>> START INFORMATION SHOWN

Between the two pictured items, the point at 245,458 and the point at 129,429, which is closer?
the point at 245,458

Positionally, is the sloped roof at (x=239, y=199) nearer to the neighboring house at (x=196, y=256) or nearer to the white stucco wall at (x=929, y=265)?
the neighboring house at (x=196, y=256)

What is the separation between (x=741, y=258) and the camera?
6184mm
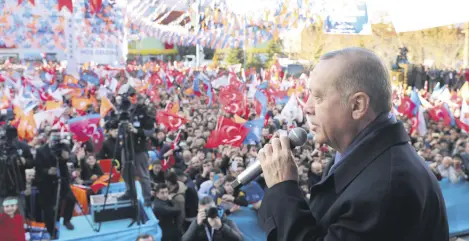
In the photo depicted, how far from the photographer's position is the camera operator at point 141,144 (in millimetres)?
7078

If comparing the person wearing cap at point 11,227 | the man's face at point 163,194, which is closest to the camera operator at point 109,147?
the man's face at point 163,194

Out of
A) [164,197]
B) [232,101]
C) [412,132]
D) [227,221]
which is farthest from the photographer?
[232,101]

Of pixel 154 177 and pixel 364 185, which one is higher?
pixel 364 185

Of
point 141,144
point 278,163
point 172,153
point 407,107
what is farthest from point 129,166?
point 407,107

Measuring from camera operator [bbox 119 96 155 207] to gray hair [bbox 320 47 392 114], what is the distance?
5762 millimetres

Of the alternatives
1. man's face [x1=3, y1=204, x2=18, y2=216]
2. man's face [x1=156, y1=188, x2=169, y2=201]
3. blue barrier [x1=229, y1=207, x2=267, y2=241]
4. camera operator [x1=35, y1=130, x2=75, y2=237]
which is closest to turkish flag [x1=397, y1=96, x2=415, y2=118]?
blue barrier [x1=229, y1=207, x2=267, y2=241]

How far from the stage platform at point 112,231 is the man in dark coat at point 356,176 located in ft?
16.0

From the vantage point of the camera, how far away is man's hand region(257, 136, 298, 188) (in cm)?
140

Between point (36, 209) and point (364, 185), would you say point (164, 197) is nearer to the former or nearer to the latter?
point (36, 209)

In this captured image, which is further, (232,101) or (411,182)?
(232,101)

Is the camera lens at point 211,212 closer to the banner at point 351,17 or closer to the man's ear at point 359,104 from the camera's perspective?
the man's ear at point 359,104

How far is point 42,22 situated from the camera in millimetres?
20266

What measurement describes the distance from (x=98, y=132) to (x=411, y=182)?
26.1ft

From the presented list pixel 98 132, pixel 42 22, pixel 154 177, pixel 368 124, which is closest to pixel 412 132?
pixel 154 177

>> END INFORMATION SHOWN

## TASK DETAILS
Please rewrite all of the material above with every "camera operator" changed to "videographer" and nothing else altered. Leave the pictures out.

## SOLVED PROBLEM
Between the two pictured items, the point at 245,458 and the point at 129,429, which is closer?
the point at 245,458

Positionally, is the sloped roof at (x=239, y=199) nearer to the neighboring house at (x=196, y=256) or nearer to the white stucco wall at (x=929, y=265)?
the neighboring house at (x=196, y=256)

What is the separation between (x=741, y=258) and the camera?
6184mm
In the photo depicted, how far from the photographer's position is the videographer at point 141,144 (in millimetres)?
7078

If comparing the person wearing cap at point 11,227 | the man's face at point 163,194, which is closest to the videographer at point 109,147?
the man's face at point 163,194

Out of
A) [164,197]
B) [232,101]
C) [412,132]
D) [227,221]
which is farthest from the photographer?
[232,101]

Of pixel 154 177 and pixel 364 185, which one is higher?
pixel 364 185

Of
point 141,144
point 278,163
point 172,153
point 407,107
what is farthest from point 129,166?
point 407,107

Measuring from videographer [bbox 119 96 155 207] to gray hair [bbox 320 47 392 114], what is the distance?
5762 millimetres

Of the alternatives
1. man's face [x1=3, y1=204, x2=18, y2=216]
2. man's face [x1=156, y1=188, x2=169, y2=201]
3. blue barrier [x1=229, y1=207, x2=267, y2=241]
4. videographer [x1=35, y1=130, x2=75, y2=237]
which is closest to turkish flag [x1=397, y1=96, x2=415, y2=118]?
blue barrier [x1=229, y1=207, x2=267, y2=241]

How far from the stage platform at point 112,231 is the man in dark coat at point 356,176 located in ft?
16.0

From the vantage point of the camera, how far away is man's hand region(257, 136, 298, 188) (in cm)?
140

Between point (36, 209) and point (364, 185), would you say point (164, 197) is nearer to the former or nearer to the latter?
point (36, 209)

In this captured image, which is further, (232,101) or (411,182)?
(232,101)

Is the camera lens at point 211,212 closer to the banner at point 351,17 or closer to the man's ear at point 359,104 from the camera's perspective?
the man's ear at point 359,104

How far is point 42,22 situated from the camera in millimetres?
20266

What measurement describes the distance from (x=98, y=132) to (x=411, y=182)?
26.1ft

From the presented list pixel 98 132, pixel 42 22, pixel 154 177, pixel 368 124, which is closest to pixel 412 132?
pixel 154 177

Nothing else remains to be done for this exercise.